START Source information
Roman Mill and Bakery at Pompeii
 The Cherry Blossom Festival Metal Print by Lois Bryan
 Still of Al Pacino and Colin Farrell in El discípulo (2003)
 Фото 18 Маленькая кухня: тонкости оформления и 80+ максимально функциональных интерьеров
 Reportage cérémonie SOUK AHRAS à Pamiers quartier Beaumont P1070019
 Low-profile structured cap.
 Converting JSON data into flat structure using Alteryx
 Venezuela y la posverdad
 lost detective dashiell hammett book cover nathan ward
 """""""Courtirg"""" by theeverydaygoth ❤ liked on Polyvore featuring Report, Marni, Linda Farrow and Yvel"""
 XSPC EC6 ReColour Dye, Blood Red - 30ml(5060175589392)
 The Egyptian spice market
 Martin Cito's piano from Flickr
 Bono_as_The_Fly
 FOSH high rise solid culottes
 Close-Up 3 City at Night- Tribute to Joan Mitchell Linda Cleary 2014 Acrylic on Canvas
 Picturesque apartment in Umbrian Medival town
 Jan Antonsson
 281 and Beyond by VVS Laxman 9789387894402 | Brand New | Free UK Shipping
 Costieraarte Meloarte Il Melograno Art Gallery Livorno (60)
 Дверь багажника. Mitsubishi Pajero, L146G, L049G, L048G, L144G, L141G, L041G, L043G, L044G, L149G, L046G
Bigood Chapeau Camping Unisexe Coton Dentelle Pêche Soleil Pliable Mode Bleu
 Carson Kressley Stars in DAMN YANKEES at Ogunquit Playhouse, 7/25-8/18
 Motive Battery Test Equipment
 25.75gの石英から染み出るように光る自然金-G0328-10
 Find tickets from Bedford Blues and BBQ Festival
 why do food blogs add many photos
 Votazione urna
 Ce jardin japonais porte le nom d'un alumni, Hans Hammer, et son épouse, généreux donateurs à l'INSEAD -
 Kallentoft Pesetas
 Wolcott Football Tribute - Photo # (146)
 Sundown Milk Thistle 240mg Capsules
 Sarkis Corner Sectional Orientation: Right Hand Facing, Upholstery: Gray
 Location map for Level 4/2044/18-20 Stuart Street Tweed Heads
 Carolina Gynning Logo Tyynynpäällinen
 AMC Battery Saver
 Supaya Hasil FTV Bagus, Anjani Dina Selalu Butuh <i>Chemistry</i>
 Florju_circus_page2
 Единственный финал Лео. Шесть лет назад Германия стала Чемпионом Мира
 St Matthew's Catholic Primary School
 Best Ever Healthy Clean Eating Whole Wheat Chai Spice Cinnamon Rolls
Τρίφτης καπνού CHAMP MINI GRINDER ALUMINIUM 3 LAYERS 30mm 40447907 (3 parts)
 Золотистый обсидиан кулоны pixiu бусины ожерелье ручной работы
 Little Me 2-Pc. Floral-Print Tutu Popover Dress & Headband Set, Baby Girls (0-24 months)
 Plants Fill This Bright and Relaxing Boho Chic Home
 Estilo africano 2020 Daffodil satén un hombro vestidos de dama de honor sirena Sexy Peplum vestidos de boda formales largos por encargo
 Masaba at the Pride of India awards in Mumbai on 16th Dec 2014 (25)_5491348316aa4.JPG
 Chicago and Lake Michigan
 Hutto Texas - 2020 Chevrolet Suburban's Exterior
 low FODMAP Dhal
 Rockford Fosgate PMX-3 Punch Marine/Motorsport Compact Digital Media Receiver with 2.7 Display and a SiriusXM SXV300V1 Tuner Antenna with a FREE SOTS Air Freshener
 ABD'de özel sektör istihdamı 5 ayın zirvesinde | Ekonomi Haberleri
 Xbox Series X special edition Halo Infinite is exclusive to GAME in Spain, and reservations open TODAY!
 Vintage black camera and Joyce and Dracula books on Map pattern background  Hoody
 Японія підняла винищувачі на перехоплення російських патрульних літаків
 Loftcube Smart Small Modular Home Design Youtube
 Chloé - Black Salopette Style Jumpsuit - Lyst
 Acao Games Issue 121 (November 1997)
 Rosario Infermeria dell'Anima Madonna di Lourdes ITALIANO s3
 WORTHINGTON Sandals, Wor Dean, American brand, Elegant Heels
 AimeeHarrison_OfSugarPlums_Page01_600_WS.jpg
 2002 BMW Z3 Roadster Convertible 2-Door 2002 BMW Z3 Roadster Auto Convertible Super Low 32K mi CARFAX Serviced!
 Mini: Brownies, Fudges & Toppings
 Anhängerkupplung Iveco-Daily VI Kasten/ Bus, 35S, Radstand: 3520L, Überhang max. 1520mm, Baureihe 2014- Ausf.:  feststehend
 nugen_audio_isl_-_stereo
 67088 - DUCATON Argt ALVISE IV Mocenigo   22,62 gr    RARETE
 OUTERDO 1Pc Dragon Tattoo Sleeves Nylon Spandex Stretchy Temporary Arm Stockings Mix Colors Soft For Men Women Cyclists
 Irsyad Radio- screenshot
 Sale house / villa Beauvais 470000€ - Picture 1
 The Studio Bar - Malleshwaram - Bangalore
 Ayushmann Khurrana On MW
END Source information
» Work item: Please reproduce, exactly as they appear above, the lines from the line containing "Hutto Texas - 2020" up to and including the line containing "Mini: Brownies, Fudges & Toppings".

» Written response:
 Hutto Texas - 2020 Chevrolet Suburban's Exterior
 low FODMAP Dhal
 Rockford Fosgate PMX-3 Punch Marine/Motorsport Compact Digital Media Receiver with 2.7 Display and a SiriusXM SXV300V1 Tuner Antenna with a FREE SOTS Air Freshener
 ABD'de özel sektör istihdamı 5 ayın zirvesinde | Ekonomi Haberleri
 Xbox Series X special edition Halo Infinite is exclusive to GAME in Spain, and reservations open TODAY!
 Vintage black camera and Joyce and Dracula books on Map pattern background  Hoody
 Японія підняла винищувачі на перехоплення російських патрульних літаків
 Loftcube Smart Small Modular Home Design Youtube
 Chloé - Black Salopette Style Jumpsuit - Lyst
 Acao Games Issue 121 (November 1997)
 Rosario Infermeria dell'Anima Madonna di Lourdes ITALIANO s3
 WORTHINGTON Sandals, Wor Dean, American brand, Elegant Heels
 AimeeHarrison_OfSugarPlums_Page01_600_WS.jpg
 2002 BMW Z3 Roadster Convertible 2-Door 2002 BMW Z3 Roadster Auto Convertible Super Low 32K mi CARFAX Serviced!
 Mini: Brownies, Fudges & Toppings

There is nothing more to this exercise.